### SELECTION
------------

LucidDB can run out of memory for the following reasons:

  • Failure to allocate buffer pool on startup. This can happen because the number of pages requested exceeds the available memory. LucidDB locks buffer pool pages (preventing them from being paged out), so the failure can be either from virtual memory limits (maximum address space size exceeded) or from physical memory limits (insufficient physical memory available to be locked). LucidDB currently only supports 32-bit address spaces, so the virtual memory limit may be as low as 2GB depending on the operating system.
  • Java heap limit exceeded. This is probably the most common failure, and can happen during just about any activity. It is usually caused by one of
    • setting that limit too low
    • setting the "codeCacheMaxBytes" parameter too high
    • overloading the server with too many concurrent requests given the available memory
  • Buffer pool exhausted. This can occur when a new statement is about to start executing if the resource governor detects that the statement's requirements cannot be satisified by the remaining buffers. This is usually caused by:
    • setting "cachePagesInit" too low
    • setting "expectedConcurrentStatements" too low (so that not enough of the buffer pool is kept in reserve for new statements)
    • setting "cacheReservePercentage" too high (so that not enough of the buffer pool is available for statement execution instead of disk caching)
    • overloading the server with too many concurrent requests given the available memory
  • Native heap allocation failure. This is rare; if encountered, it is most likely to be when a new statement is about to start executing rather than in the middle of statement execution. The cause is usually that some parameter (such as the Java heap size, buffer pool size, or code cache size) is set too high, meaning not enough virtual memory is left over for miscellaneous native heap allocations.

------------

### OBJECTIVES
1. From the passage on LucidDB memory failures, quote the part that opens with the words containing "LucidDB can run" and closes with "the operating system.".
2. Decide whether each statement agrees with the passage on LucidDB memory failures, answering yes or no and quoting the words that settle it: (a) LucidDB supports 64-bit address spaces. (b) Exceeding the Java heap limit is probably the most common failure. (c) A native heap allocation failure is most likely to occur in the middle of statement execution.

### RAW RECORDS
------------

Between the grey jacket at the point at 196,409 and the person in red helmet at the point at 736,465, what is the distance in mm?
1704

------------

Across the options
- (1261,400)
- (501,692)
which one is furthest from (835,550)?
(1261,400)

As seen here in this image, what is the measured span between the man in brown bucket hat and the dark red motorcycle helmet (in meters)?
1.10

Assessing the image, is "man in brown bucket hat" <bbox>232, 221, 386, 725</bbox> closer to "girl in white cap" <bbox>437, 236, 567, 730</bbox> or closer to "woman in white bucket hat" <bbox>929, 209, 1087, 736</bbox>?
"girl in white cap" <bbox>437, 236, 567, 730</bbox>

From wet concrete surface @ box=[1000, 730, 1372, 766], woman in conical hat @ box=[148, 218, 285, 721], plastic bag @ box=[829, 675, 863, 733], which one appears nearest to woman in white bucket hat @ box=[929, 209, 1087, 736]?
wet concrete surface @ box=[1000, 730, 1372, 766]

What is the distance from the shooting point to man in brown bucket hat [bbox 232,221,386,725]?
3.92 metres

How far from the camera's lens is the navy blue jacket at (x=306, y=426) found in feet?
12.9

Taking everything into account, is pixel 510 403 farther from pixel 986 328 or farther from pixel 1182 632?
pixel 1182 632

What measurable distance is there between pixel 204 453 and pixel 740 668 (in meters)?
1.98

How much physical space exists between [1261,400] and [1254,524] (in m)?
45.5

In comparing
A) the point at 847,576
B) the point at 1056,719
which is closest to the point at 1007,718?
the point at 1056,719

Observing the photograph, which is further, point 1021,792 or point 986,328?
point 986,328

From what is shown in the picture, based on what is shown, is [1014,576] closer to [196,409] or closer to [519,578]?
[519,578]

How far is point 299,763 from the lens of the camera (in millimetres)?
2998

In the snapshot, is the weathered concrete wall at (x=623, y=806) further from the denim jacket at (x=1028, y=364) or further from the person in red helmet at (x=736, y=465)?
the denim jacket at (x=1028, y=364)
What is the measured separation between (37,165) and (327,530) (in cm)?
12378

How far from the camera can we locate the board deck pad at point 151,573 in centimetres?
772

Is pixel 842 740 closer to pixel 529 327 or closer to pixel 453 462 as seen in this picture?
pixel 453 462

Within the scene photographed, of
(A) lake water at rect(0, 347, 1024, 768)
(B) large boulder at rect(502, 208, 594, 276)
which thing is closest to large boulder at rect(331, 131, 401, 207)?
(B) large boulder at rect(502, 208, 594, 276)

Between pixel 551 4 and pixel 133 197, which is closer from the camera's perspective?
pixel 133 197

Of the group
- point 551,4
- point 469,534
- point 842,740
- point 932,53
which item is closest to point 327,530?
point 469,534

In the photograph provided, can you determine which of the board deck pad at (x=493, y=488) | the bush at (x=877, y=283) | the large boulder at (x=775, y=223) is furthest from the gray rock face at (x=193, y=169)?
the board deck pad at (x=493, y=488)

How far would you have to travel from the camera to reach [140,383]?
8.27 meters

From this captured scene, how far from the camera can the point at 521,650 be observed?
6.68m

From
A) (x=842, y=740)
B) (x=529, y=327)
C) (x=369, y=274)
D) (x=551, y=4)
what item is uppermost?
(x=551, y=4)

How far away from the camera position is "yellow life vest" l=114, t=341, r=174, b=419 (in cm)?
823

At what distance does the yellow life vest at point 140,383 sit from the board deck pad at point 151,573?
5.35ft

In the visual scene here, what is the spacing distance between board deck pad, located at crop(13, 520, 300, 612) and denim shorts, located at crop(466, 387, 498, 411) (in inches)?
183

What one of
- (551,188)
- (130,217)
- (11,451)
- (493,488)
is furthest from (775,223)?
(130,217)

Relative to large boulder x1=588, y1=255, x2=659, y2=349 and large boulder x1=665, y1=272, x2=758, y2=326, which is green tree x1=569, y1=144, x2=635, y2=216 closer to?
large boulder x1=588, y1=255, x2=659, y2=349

------------

### PROBLEM SOLUTIONS
1.
LucidDB can run out of memory for the following reasons:

  • Failure to allocate buffer pool on startup. This can happen because the number of pages requested exceeds the available memory. LucidDB locks buffer pool pages (preventing them from being paged out), so the failure can be either from virtual memory limits (maximum address space size exceeded) or from physical memory limits (insufficient physical memory available to be locked). LucidDB currently only supports 32-bit address spaces, so the virtual memory limit may be as low as 2GB depending on the operating system.

2.
(a) No: "LucidDB currently only supports 32-bit address spaces"
(b) Yes: "This is probably the most common failure"
(c) No: "it is most likely to be when a new statement is about to start executing rather than in the middle of statement execution"